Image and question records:
* Start *
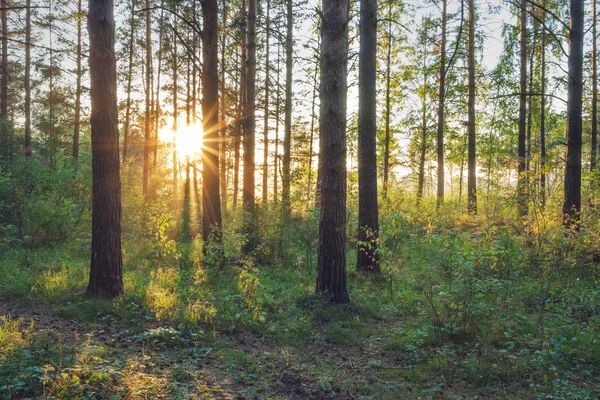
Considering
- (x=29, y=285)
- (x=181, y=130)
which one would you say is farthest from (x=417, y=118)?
(x=29, y=285)

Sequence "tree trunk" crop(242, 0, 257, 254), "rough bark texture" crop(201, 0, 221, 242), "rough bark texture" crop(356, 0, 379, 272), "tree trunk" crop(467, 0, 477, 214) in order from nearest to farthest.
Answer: "rough bark texture" crop(356, 0, 379, 272), "rough bark texture" crop(201, 0, 221, 242), "tree trunk" crop(242, 0, 257, 254), "tree trunk" crop(467, 0, 477, 214)

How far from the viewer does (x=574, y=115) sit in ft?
27.8

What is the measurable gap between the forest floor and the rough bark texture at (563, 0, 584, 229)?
1.65 meters

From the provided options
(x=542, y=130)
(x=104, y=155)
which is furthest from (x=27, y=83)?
(x=542, y=130)

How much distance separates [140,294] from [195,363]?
255 centimetres

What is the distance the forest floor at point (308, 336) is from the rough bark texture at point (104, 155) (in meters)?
0.51

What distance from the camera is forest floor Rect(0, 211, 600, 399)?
3.50m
* End *
Aim of the task
Write out every line of the records above verbatim, leaving out the pictures.

The completed task
Considering
- (x=29, y=285)
- (x=181, y=130)
which one would you say is farthest from (x=417, y=118)?
(x=29, y=285)

Sequence "tree trunk" crop(242, 0, 257, 254), "rough bark texture" crop(201, 0, 221, 242), "rough bark texture" crop(356, 0, 379, 272), "tree trunk" crop(467, 0, 477, 214) in order from nearest to farthest.
Answer: "rough bark texture" crop(356, 0, 379, 272), "rough bark texture" crop(201, 0, 221, 242), "tree trunk" crop(242, 0, 257, 254), "tree trunk" crop(467, 0, 477, 214)

How far from the viewer does (x=574, y=115) sit in ft?
27.8

What is the measurable gap between the forest floor and the rough bark texture at (563, 0, 584, 229)?
1.65 meters

From the provided options
(x=542, y=130)
(x=104, y=155)
which is furthest from (x=27, y=83)?
(x=542, y=130)

How much distance separates [140,294] from [195,363]?
255 centimetres

What is the distance the forest floor at point (308, 336) is from the rough bark texture at point (104, 155) (in meters)?
0.51

What distance from the camera is forest floor Rect(0, 211, 600, 399)?
3.50m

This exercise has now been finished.